Colombia is one of the leading countries in the world regarding regulations and rights at the end of life. Currently, there is legislation on access to palliative care, limitation of therapeutic effort, euthanasia, euthanasia in children and adolescents, conscientious objection for doctors, and medically assisted suicide is decriminalized. Meanwhile, the remaining Latin American countries are just beginning the discussion about dignified death. Among many reasons for this delay, one of them is that it begins with the most controversial of issues, euthanasia, instead of focusing on humanizing the end of life.
Although, etymologically, euthanasia means "good death," a good death does not mean euthanasia. The definition of a good death is complicated because it corresponds to an individual notion affected by culture, religion, society, and medical science 1. Due to the lack of definition, the tools available to estimate the quality of death and end-of-life care are still unreliable 2. One of the most recognized criteria to define a good death is the preference of the place to die of the patient, but this depends on factors of the individual, their family environment, the disease, the logistical possibilities of the health system, and the health team that accompanies the process 3. Some of these determinants can be modified, but not others. Health team care is the one with the greatest potential and, possibly, requires the most investment in education and organization.
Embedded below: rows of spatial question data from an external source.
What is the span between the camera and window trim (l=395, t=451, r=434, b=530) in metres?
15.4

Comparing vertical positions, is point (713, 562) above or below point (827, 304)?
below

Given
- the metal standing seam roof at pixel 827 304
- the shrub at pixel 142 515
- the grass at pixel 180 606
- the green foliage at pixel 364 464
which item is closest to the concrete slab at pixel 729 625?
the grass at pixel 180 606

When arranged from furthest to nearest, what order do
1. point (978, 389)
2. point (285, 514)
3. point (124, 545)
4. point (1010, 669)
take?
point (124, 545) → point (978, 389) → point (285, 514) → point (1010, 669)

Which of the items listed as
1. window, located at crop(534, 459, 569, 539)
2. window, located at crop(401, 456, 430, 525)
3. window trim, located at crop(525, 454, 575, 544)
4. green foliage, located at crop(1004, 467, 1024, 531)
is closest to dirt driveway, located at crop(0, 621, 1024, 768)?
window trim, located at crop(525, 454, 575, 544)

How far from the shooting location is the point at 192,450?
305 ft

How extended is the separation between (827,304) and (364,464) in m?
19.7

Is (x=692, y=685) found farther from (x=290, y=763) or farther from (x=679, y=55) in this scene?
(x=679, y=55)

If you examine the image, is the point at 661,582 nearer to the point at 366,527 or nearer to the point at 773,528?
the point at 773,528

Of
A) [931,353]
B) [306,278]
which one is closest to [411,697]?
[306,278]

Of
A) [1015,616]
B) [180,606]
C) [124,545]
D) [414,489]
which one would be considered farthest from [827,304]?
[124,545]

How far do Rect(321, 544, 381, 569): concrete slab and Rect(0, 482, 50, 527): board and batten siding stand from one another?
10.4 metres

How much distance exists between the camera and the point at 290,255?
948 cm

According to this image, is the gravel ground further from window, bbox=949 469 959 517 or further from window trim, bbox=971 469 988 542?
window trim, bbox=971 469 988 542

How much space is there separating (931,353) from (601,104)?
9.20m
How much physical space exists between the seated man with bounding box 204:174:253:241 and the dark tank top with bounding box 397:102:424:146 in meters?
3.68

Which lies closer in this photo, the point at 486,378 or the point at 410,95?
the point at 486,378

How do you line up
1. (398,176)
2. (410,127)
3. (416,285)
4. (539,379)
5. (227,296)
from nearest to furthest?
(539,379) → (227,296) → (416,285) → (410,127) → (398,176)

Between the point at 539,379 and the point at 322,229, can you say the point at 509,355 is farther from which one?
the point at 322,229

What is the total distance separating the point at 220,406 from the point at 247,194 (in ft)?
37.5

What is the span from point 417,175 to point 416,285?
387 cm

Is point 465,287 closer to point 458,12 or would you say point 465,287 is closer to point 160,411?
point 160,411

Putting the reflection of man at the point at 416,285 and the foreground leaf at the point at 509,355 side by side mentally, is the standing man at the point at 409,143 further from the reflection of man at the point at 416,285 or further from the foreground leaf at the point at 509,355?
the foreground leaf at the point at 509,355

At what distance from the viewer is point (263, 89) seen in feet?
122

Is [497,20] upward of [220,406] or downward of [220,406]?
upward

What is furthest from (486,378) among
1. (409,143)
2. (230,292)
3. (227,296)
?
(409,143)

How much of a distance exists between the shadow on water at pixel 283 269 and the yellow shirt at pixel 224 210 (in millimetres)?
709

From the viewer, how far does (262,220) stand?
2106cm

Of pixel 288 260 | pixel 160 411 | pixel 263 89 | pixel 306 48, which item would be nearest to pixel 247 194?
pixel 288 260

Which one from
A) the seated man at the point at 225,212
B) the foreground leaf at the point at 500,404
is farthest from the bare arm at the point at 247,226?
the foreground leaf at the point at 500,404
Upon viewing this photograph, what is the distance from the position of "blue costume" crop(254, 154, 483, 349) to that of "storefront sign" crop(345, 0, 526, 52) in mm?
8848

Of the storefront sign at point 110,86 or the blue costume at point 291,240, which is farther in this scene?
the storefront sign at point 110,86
For physicians, death is transforming from being a natural part of the human experience into a crisis of patient health from which they must be rescued 4. In addition, technology-based clinical training ensures that they are well qualified to prolong life and poorly prepared to confront death or discuss it with their patients. The problem is bigger than it seems because the conviction about reliance on hospital-based, technologized medicine at the end of life is applicable to them. Research in Canada found that physicians died more in intensive care units and used more palliative care than the general population, but there was no difference in the possibility of dying at home 5.
Bioethicist Howard Brody proposes that the problem of doctors when facing death has two parts: first, the overestimation of their capacities to save lives that he calls "the rescue fantasy"; and second, that doctors can also err by underestimating what medicine can do to relieve patients' distressing symptoms, and helping them until they die 4.
Death is well defined, unequivocal and irreversible. It is one of the variables of epidemiology; and some health quantifiers have been derived from it, such as «mortality», «lethality», «excess deaths», or «avoidable deaths», which measure the quality of a system or strategy of health. With these indicators, important investments in research are justified to overcome death; paradoxically, the resources allocated to research and training in the acceptance of death (palliative care and the teaching of thanatology in medical schools) lag behind compared to other medical disciplines. Death attracts more research funds than suffering 6.
Due to fear, unpreparedness, or discomfort in that situation, physicians prefer not to engage in difficult end-of-life conversations with their patients, limiting themselves to instructions about resuscitation 7. As a result, it is established a false contract because the patients and their relatives believe that doctors have greater powers than they really have; and doctors, who are aware of their limitations, opt for trying unsuccessful, costly, and painful measures, clinging to the slim chances of providing more life 6.
Medical intervention protocols, which are useful tools in health systems, are more questionable at the end of life because the rational and standardized approach may end up being inappropriate, wasteful, and useless 8. For example, even the guidelines implemented in the United Kingdom for the care of dying patients have not shown better results than not using them 9. On the contrary, more personalized attention, with the support of the family and the community, can reduce the costs of attention during the last year of life, and especially during the last month 10,11.
Medical education in palliative care and end-of-life care is becoming increasingly necessary 12. It gives balance to the training of the physicians because it requires enhancing the autonomy of the patients; it requires communication skills that are also useful in other areas of medicine; it humanizes and brings the physicians closer to the patient and the family; and it is a good investment for health systems because it is profitable. For Colombia, it is urgent because the leadership of the discussion of the end of life of society, as well as the regulations achieved, will demand appropriate medical attention. For other Latin American countries, it may be the prologue to an obliged, essential, and unavoidable debate on dignified death.